Germany raised doubts about the legality of devices General Motors Co.'s Opel unit used to monitor emissions, raising the possibility that the brand's engine software breaches the country's regulations.
"Shut-off devices are fundamentally illegal, unless it is truly necessary to safeguard the engine," Transport Minister Alexander Dobrindt told reporters in Berlin on Wednesday after meeting with Opel chief Karl-Thomas Neumann and other officials from the GM division. "Therefore it's clear that in this situation, we have our doubts."
While Dobrindt says Opel acknowledged that software shut off emissions controls at high speeds, the automaker insisted it did so only to protect the car's engine and that everything it's done is within the law.
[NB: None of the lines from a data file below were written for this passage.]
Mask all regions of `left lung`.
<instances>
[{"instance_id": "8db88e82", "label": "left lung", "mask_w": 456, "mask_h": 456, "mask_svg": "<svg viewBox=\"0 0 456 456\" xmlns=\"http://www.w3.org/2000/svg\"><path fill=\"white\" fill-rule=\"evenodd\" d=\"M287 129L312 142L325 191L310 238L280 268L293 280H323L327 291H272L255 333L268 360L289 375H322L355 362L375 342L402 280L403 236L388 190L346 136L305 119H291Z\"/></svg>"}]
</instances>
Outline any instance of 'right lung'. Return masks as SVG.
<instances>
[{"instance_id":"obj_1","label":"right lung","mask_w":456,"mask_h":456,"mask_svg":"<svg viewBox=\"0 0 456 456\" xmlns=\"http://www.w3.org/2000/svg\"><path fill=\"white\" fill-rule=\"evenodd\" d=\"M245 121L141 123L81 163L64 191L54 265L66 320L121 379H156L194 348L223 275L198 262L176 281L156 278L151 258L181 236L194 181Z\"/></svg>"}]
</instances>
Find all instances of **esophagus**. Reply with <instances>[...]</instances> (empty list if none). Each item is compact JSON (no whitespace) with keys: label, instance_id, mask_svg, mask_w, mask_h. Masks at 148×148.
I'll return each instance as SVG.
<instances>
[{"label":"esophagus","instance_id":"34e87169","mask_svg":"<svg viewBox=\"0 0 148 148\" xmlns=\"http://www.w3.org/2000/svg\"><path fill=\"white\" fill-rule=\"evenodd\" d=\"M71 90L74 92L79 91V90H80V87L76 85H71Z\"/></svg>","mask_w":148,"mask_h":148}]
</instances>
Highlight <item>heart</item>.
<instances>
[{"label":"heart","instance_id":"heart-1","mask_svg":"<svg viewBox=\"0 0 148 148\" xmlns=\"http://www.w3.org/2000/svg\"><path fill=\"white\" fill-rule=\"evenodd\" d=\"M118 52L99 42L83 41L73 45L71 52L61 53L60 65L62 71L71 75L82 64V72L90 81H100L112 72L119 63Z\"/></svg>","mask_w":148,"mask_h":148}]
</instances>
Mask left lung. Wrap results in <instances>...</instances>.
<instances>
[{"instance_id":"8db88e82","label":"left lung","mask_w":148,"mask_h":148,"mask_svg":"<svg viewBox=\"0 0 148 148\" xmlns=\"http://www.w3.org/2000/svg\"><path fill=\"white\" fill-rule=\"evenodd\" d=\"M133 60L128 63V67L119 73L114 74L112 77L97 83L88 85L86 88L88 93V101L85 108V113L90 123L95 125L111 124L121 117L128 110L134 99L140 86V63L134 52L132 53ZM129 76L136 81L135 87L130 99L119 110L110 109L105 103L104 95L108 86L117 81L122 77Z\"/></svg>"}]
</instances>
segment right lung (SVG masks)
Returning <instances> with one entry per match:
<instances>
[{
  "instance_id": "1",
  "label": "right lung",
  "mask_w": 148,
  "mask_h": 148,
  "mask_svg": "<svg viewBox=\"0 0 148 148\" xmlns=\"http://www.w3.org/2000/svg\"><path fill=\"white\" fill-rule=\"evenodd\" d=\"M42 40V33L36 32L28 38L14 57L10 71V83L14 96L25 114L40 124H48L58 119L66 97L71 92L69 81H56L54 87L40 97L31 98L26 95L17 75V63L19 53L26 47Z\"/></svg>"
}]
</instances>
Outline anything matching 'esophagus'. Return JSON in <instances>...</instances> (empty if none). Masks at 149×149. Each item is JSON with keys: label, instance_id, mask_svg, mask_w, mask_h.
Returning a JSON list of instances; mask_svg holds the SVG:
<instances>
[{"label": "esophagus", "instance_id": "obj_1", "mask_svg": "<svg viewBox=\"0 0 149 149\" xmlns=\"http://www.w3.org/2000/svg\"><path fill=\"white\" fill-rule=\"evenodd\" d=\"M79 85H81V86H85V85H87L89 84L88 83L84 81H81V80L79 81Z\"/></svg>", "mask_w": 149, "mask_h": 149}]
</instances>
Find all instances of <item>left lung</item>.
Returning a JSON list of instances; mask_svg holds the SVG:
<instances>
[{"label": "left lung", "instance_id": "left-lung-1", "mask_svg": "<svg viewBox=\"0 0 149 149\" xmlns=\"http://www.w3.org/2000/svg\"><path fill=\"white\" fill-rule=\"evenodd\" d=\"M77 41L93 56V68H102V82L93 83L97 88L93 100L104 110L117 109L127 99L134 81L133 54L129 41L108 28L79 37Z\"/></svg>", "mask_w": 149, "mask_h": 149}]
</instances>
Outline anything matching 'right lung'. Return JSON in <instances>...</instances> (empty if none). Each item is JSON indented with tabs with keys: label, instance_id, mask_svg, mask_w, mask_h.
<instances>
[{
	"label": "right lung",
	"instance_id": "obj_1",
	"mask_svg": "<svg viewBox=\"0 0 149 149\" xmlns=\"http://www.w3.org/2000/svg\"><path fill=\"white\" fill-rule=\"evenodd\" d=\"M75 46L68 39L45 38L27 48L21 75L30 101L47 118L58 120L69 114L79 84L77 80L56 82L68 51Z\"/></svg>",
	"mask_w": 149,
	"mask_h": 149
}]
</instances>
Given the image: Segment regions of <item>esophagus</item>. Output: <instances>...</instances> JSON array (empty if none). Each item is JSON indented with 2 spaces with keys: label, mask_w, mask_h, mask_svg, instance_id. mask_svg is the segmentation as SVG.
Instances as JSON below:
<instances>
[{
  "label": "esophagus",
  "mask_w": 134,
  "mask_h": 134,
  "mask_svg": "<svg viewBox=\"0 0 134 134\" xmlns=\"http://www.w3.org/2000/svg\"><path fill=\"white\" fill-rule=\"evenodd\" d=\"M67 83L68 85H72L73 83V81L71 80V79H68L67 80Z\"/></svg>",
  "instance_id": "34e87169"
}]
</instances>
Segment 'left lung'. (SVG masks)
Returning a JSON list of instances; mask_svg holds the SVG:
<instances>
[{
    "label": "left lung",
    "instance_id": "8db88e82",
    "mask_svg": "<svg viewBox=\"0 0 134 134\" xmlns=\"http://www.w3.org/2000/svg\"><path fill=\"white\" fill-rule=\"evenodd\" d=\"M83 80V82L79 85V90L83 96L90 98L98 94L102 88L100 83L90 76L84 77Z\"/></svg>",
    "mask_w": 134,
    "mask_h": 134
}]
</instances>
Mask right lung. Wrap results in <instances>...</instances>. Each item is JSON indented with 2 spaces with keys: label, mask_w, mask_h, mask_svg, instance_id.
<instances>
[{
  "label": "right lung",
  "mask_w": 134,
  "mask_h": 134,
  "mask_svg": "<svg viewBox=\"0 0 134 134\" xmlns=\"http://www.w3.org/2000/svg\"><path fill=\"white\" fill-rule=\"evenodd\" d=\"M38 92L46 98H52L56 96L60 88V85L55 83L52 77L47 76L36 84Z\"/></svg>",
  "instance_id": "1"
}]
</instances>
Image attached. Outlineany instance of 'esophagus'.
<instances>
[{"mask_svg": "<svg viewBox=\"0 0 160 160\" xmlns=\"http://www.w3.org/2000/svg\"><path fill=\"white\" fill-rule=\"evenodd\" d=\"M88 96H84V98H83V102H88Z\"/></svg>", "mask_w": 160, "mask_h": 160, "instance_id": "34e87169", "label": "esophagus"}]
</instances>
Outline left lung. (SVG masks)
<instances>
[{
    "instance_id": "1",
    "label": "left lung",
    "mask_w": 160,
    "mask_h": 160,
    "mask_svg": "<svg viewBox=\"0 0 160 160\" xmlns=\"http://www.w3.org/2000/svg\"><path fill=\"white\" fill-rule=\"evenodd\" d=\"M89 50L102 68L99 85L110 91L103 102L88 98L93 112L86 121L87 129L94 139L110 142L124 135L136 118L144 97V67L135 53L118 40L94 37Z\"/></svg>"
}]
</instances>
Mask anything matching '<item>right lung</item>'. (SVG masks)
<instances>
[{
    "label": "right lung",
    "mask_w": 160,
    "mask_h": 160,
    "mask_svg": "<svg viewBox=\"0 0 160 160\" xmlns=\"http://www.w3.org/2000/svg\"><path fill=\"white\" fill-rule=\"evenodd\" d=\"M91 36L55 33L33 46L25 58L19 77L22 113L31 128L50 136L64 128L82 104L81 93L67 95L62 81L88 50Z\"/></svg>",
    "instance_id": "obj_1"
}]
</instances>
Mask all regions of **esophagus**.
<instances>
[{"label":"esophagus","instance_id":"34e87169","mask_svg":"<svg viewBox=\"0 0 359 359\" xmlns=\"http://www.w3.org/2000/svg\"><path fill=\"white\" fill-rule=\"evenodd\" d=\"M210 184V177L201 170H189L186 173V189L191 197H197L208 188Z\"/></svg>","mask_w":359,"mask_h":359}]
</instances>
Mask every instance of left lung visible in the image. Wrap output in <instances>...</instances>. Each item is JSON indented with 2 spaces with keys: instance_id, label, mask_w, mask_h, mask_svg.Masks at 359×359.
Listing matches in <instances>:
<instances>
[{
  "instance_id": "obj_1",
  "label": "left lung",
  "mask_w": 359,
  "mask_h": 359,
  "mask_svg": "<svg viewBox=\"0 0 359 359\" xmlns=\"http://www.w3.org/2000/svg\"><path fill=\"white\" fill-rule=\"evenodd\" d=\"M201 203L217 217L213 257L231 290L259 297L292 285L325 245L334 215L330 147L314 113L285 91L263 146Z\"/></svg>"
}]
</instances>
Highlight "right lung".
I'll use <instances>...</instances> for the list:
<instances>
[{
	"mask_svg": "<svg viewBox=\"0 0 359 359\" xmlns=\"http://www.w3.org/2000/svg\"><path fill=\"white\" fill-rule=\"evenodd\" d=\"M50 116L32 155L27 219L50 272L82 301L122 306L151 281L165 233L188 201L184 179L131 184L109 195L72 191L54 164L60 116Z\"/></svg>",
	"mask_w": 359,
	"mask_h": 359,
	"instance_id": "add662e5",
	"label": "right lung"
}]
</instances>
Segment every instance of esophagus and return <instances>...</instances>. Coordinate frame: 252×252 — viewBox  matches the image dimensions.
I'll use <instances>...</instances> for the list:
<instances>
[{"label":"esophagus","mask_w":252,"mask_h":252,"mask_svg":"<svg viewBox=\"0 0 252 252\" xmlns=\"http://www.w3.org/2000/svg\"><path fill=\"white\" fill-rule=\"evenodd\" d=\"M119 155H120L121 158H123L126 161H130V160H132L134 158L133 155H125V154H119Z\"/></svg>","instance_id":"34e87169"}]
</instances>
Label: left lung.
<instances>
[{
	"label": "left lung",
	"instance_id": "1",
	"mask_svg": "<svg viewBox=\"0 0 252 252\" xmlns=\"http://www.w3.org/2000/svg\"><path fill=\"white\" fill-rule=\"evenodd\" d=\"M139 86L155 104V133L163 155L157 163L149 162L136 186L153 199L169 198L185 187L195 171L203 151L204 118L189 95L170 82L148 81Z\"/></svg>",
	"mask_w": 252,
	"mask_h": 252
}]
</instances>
Germany has given Opel, which agreed to cooperate with the probe, 14 days to provide more information.
The automaker has disputed results of a joint investigation by Spiegel magazine, ARD television's Monitor program and the Deutsche Umwelthilfe environmentalist group that found software in Zafira compact vans and Insignia sedans cut off emission controls under certain conditions, such as speeds exceeding 90 miles (145 kilometers) per hour.
The conclusions are "wrong," Neumann said Tuesday in a statement. "We at Opel don't have any illegal software."
Opel said in a statement e-mailed after Dobrindt's comments that the carmaker is fully supporting the government's investigations. It's engines are in line with laws and rules and no illegal software is used, the company said.
"It was clear with the already discernible differing legal assessments, that we would also reach different appraisals of the technical matters," Dobrindt said of the discussions on Wednesday with Opel.
The auto industry's credibility has been strained following Volkswagen AG's September admission that it rigged diesel-engine software to pass official tests, prompting Germany to set up an investigating commission.
Mitsubishi Motors Corp. has since acknowledged that it manipulated fuel-economy tests, and Daimler AG is checking for possible irregularities in its vehicle certifications at the behest of the U.S. Department of Justice.
Last month, Opel was among auto manufacturers that agreed with German authorities to voluntarily upgrade 630,000 vehicles in Europe to fix temperature-control setups that pushed the boundaries of regulation.
At the time, Dobrindt said a review hadn't found that other car models used a defeat device similar to Volkswagen's program. The minister said on Friday that the commission is also looking into reported emissions irregularities at Fiat Chrysler Automobiles NV.
Dobrindt said Wednesday that investigation will continue and that he'll also ask other automakers if they used devices similar to Opel.